There’s an upstart called Solar Hydrogen Trends (SHT) from Menlo Park, close to Facebook headquarters, that claims to have a hydrogen generation device that produces so much hydrogen it’s unbelievable. The device, which weighs about 100 kg, is known as a Symphony device because of the symphony of processes involved in producing the hydrogen. It generates as much as 7 kg of hydrogen every hour at 93% purity using some proprietary form of water electrolysis. This is an output of more than 220 KWh of chemical energy from an input of just 400 Wh of electricity; making an amazing COP of over 500. SHT say they actually discovered the hydrogen generation phenomena by mistake while working on a system to recover precious metals.
The input power requirement is so low that just 2 solar panels costing roughly $200 can power the symphony device for life.
The most surprising thing about this technology is it converts 98% of water to hydrogen, signifying a type of nuclear reaction is taking place. The technology is incredible because in one day, just 100 symphony devices can make enough hydrogen to power 6 000 cars for an entire month, so definitely these devices can help every country in the world become self-sufficient in their energy, even more so when LENR is taken into account as a means of energy generation.
The device was independently tested by 2 entities, TRC Solutions & AirKinetics, both of whom confirmed SHTs claims. Recently SHT presented at a Defence Energy conference, which shows they have a certain level of seriousness.
The question I ask is this: Corporations and Universities all over the world are struggling to create an efficient & cost effective electrolysis process for hydrogen production, yet SHT seems to have already accomplished such a feat.

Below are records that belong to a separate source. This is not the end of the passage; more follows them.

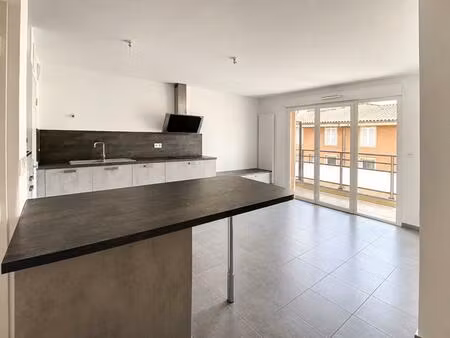 à vendre - appartement t3 lumineux avec balcon et garage - saint-laurent-sur-saône (01750)
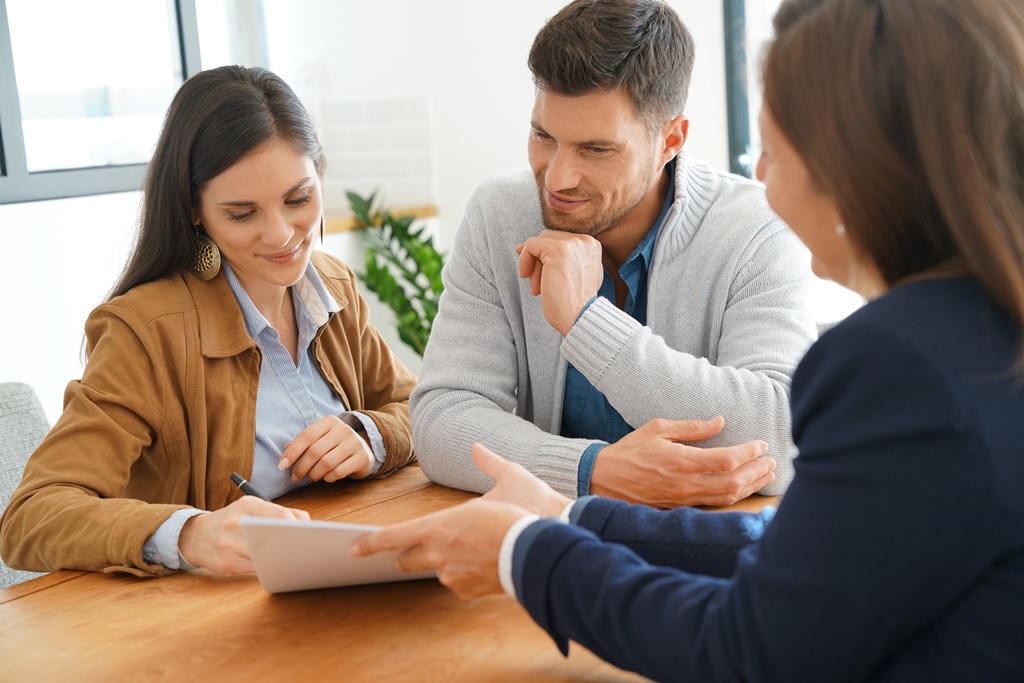 Two people attentively listening and taking notes during a consultation with another individual.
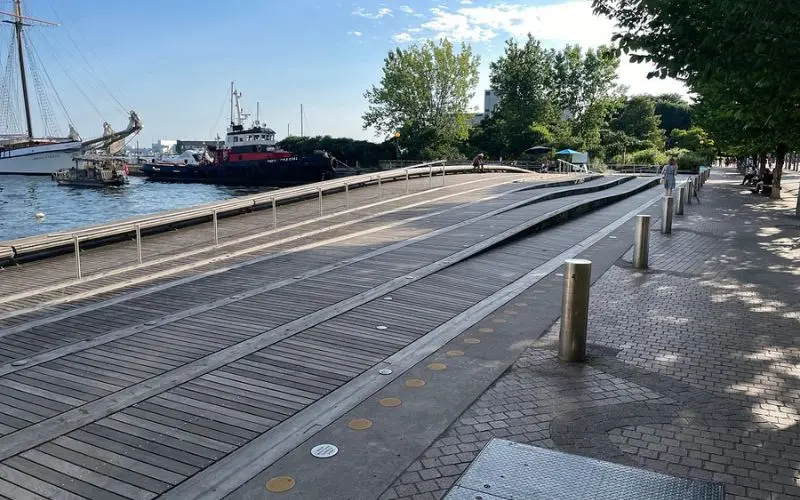 Wooden boardwalk and boats along the waterfront in Toronto.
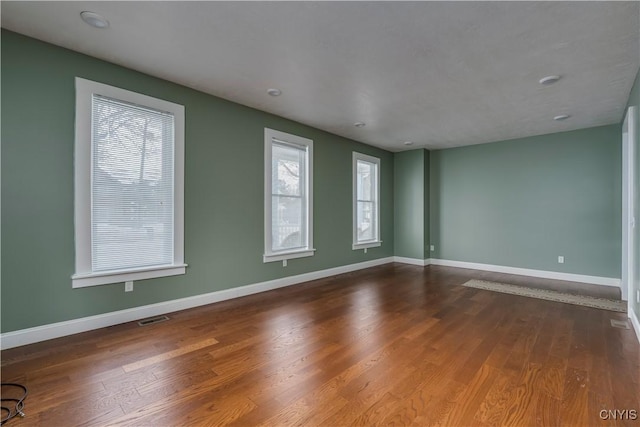 empty room featuring hardwood / wood-style floors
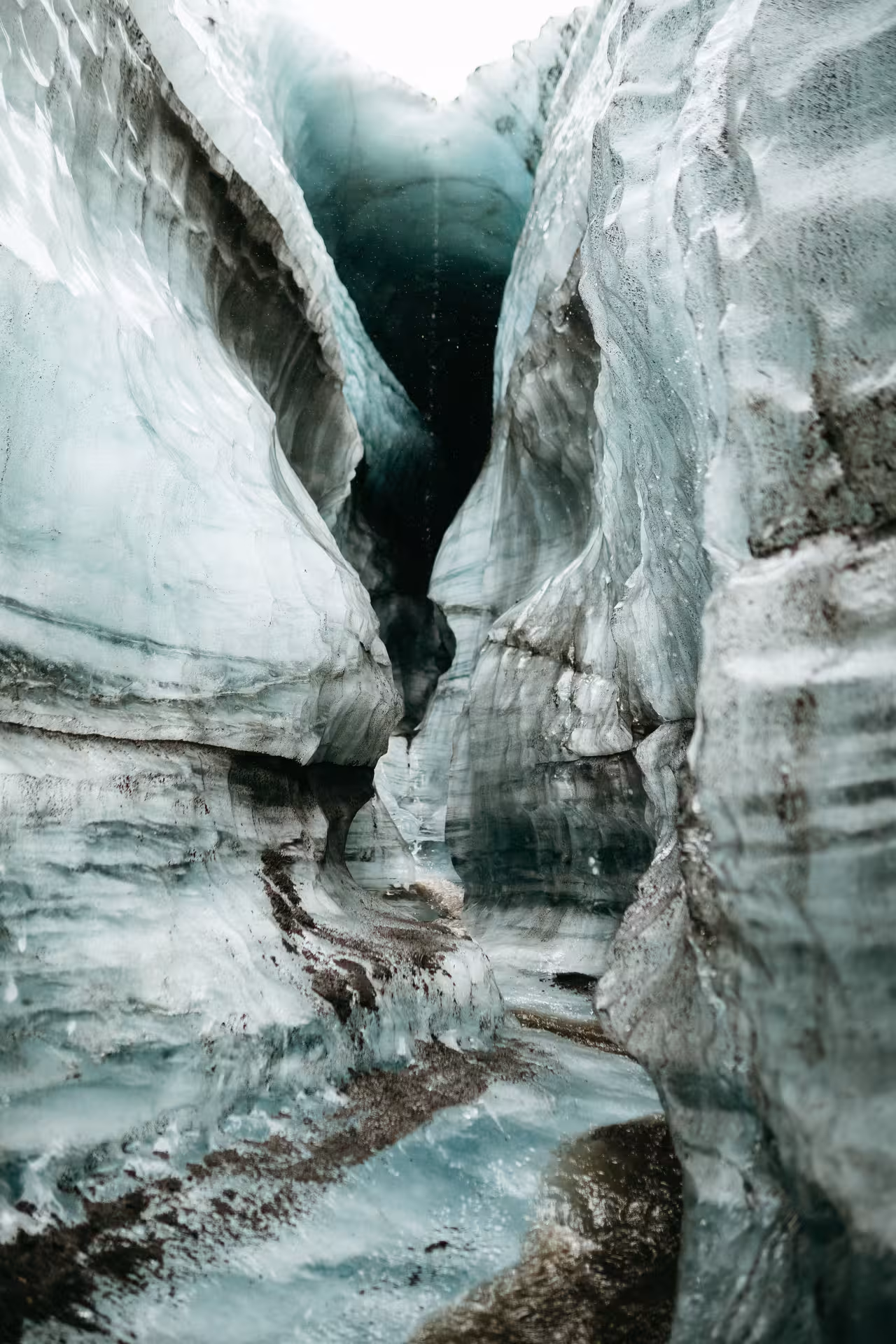 Narrow blue ice canyon and crevasse on Kötlujökull, explored on a private Katla ice cave tour
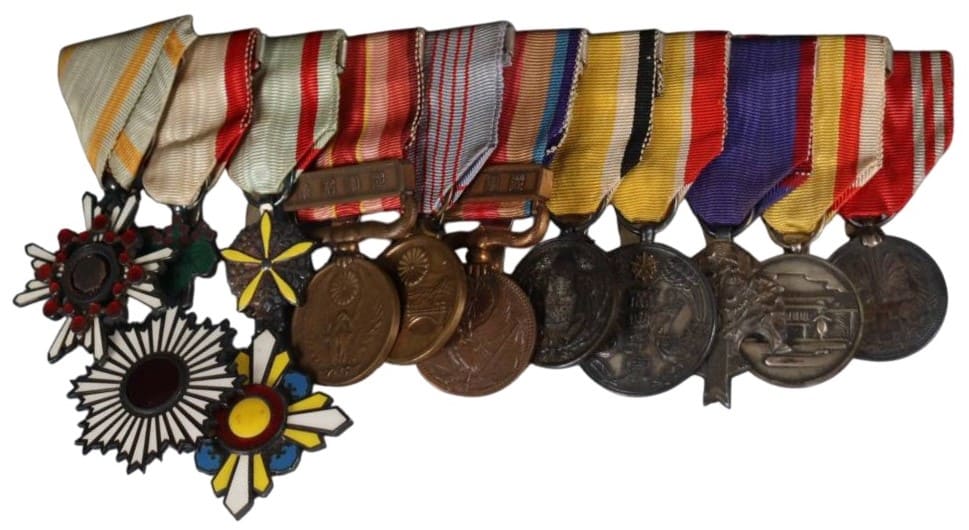 Japanese medal bar with 5th class Auspicious Clouds order.jpg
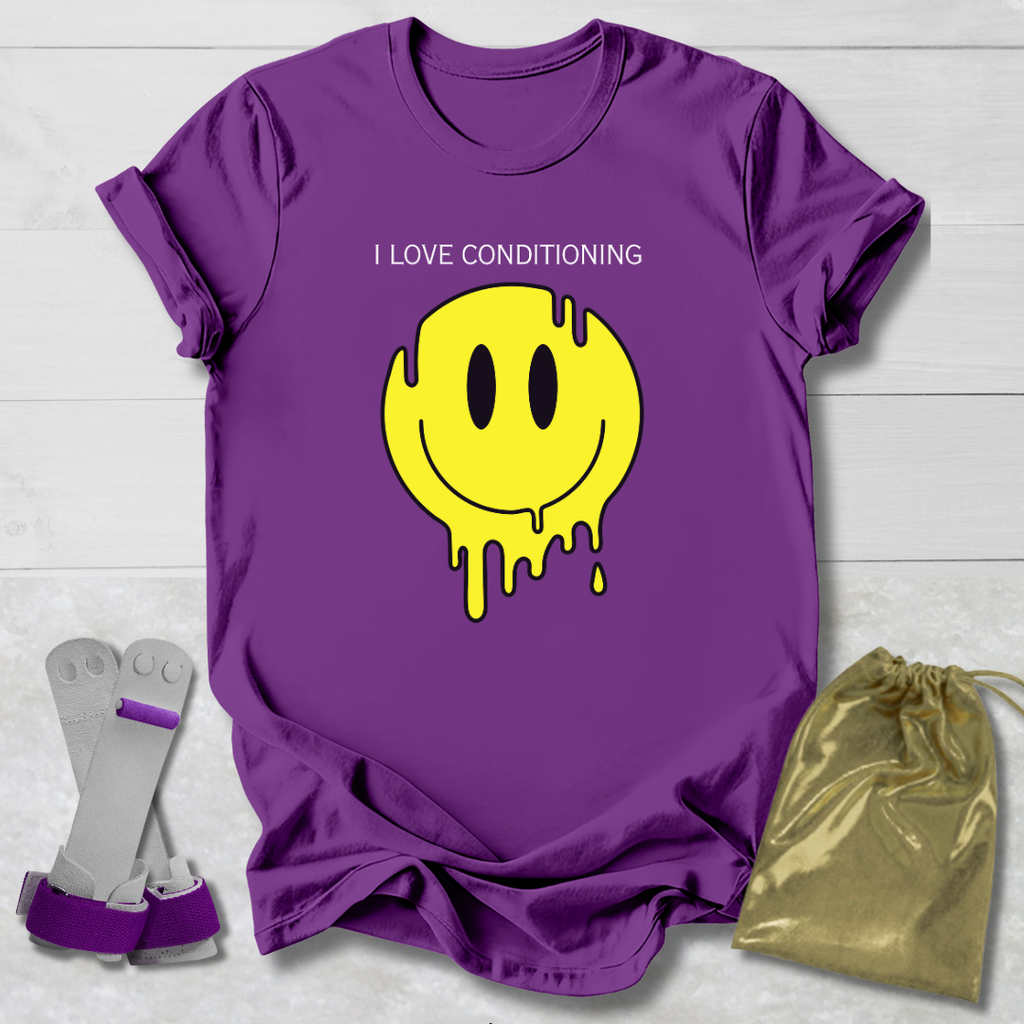 Purple t-shirt with yellow smiley face graphic and text, socks, and drawstring bag on a light wooden surface.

Why not start selling the Symphony devices all over the world or at the very least license the tech to other companies that are already in the business of making electrolyzers. SHT seems more interested in telling everybody how marvelous their technology is instead of getting it on the shelves at Walmart. But hopefully this will change soon. They say they’re looking for funding for a manufacturing facility but with the kind of results they’re getting I don’t see why it would take this long to get any funding at all, considering all the venture capital firms interested in this kind of tech. On top of that, they can simply get a loan from the bank, make one device, sell it for $1 million, pay back the bank, make a hundred more device, and so forth.
SHT also thinks the best way to go about the business is through government consortiums inorder to avoid worldwide market crushes, i.e. nations coming together to discuss the symphony device. This is total hogwash coz geopolitics is none of SHT’s business really.